DOCUMENT TEXT:
While these grievances remain to be removed, let it not be said, that the Irish are indifferent to them. You wound the Catholic, by taking away from him his civil capacity, and then you vote tithes upon him. You have marked him out as an object of degradation; you have separated him by disqualification from his Protestant brethren. One set of men are at court, and the other are not. You instigate the lower orders to revile each other; and if once a servant of the Crown be permitted to revile and degrade any portion of His Majesty's subjects, that portion cannot be said to be free; that portion is in every sense degraded.

It has been said, that the oath of the chief magistrate is a hindrance to any farther extension of privileges to the Catholics. We suppose this oath to be a check, and we suppose

this check immutable with respect to alleviating, but changeable with respect to grinding the subject. But this oath can by no means in any sense be construed as an obstacle to the privileges of the Catholics. The imposition of the qualification oath did not take place with regard to Ireland till 1782, because the English Parliament had no right to impose any such oath. What then has been done since the Union? You have taken from us a Parliament where Catholics were admissible, and brought us into a Parliament where, by the oath of the King, it is pretended that Catholics are inadmissible. And this is what we have got then by the Union According to this interpretation, the Union was a most monstrous innovation, for it supposes that religion depends alone for support on pains and penalties; that is, that it is false, and that it does not stand on its own evidence; it supposes that religion is merely a state trick, and that the first magistrate can alone preserve it by the infliction of pains and penalties.

DATA LINES:
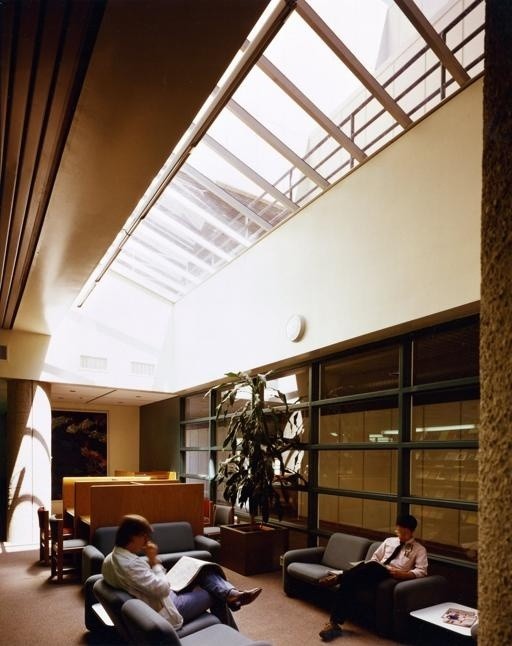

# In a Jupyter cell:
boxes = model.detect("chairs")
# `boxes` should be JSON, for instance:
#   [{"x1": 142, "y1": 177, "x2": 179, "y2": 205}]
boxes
[
  {"x1": 202, "y1": 500, "x2": 216, "y2": 527},
  {"x1": 37, "y1": 506, "x2": 73, "y2": 566},
  {"x1": 49, "y1": 512, "x2": 90, "y2": 584},
  {"x1": 203, "y1": 504, "x2": 234, "y2": 538}
]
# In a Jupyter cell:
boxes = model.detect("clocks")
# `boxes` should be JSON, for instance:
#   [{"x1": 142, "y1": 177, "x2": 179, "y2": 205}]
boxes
[{"x1": 285, "y1": 314, "x2": 305, "y2": 343}]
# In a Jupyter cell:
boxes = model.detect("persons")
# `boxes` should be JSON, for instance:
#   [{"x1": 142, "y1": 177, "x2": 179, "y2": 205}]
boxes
[
  {"x1": 319, "y1": 514, "x2": 428, "y2": 639},
  {"x1": 102, "y1": 514, "x2": 262, "y2": 632}
]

WRITTEN EXERCISE: From the passage on Catholic disqualification, write out everything from "While these grievances" down to "every sense degraded.".

ANSWER IN FULL:
While these grievances remain to be removed, let it not be said, that the Irish are indifferent to them. You wound the Catholic, by taking away from him his civil capacity, and then you vote tithes upon him. You have marked him out as an object of degradation; you have separated him by disqualification from his Protestant brethren. One set of men are at court, and the other are not. You instigate the lower orders to revile each other; and if once a servant of the Crown be permitted to revile and degrade any portion of His Majesty's subjects, that portion cannot be said to be free; that portion is in every sense degraded.